** What the task requires **
Please transcribe every entry below exactly, without including the pictures.

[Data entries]

####################

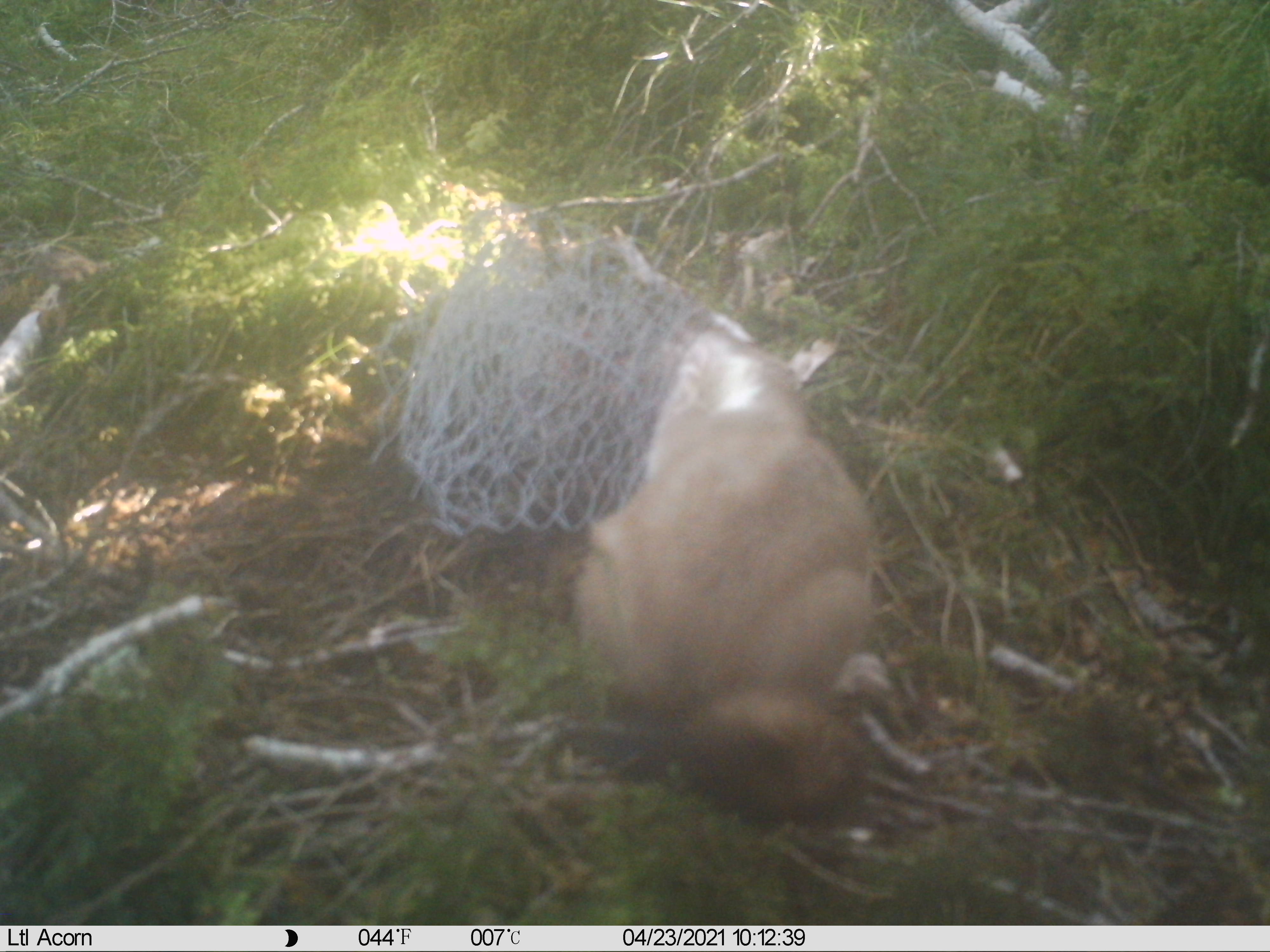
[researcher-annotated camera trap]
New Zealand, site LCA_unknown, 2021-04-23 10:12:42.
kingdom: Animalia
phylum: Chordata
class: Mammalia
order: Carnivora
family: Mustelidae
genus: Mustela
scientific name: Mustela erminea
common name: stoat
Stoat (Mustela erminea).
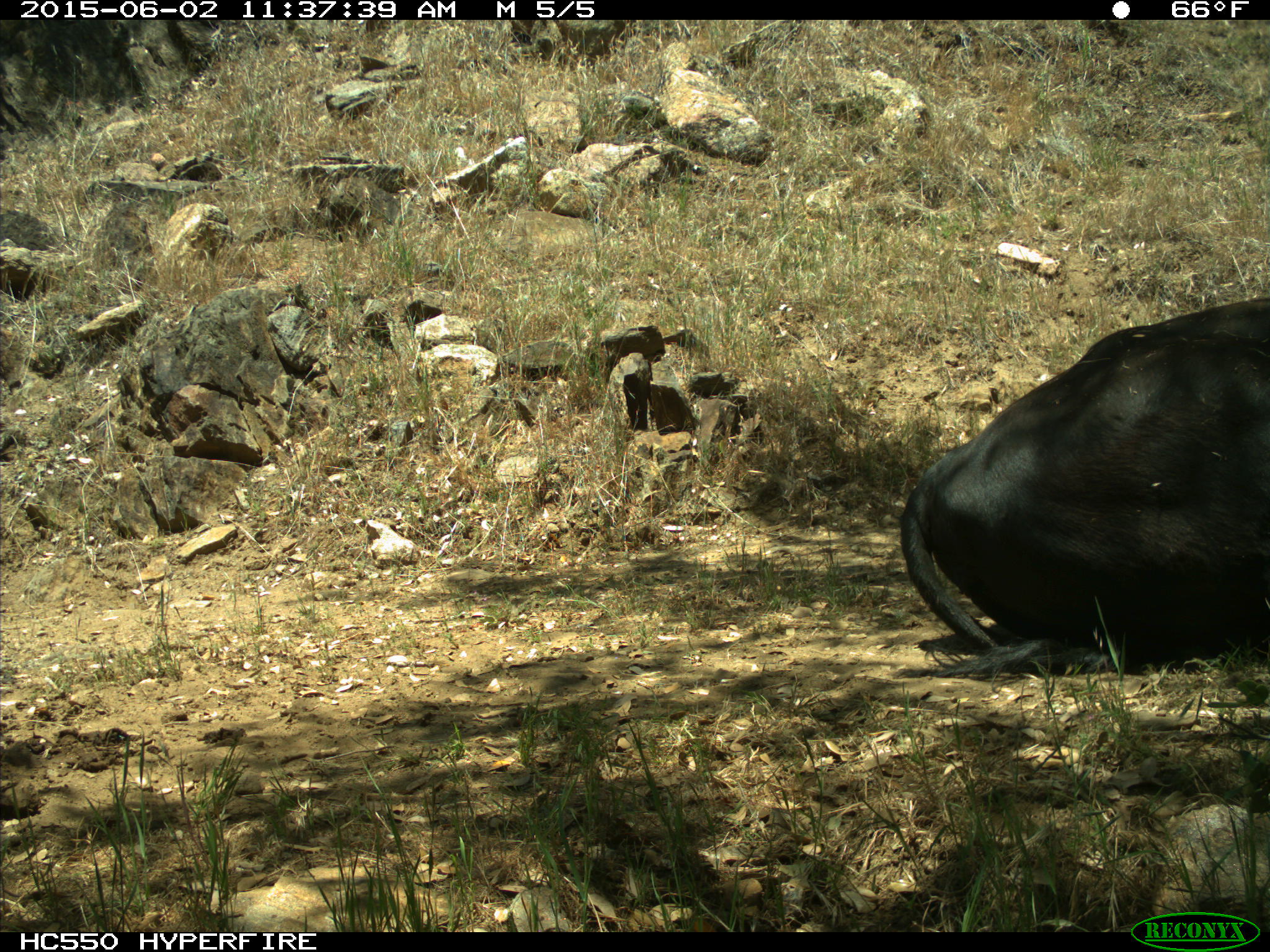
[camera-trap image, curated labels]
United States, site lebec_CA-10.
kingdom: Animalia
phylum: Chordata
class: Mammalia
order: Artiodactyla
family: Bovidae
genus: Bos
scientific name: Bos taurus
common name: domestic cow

####################

** The completed task **
[researcher-annotated camera trap]
New Zealand, site LCA_unknown, 2021-04-23 10:12:42.
kingdom: Animalia
phylum: Chordata
class: Mammalia
order: Carnivora
family: Mustelidae
genus: Mustela
scientific name: Mustela erminea
common name: stoat
Stoat (Mustela erminea).
[camera-trap image, curated labels]
United States, site lebec_CA-10.
kingdom: Animalia
phylum: Chordata
class: Mammalia
order: Artiodactyla
family: Bovidae
genus: Bos
scientific name: Bos taurus
common name: domestic cow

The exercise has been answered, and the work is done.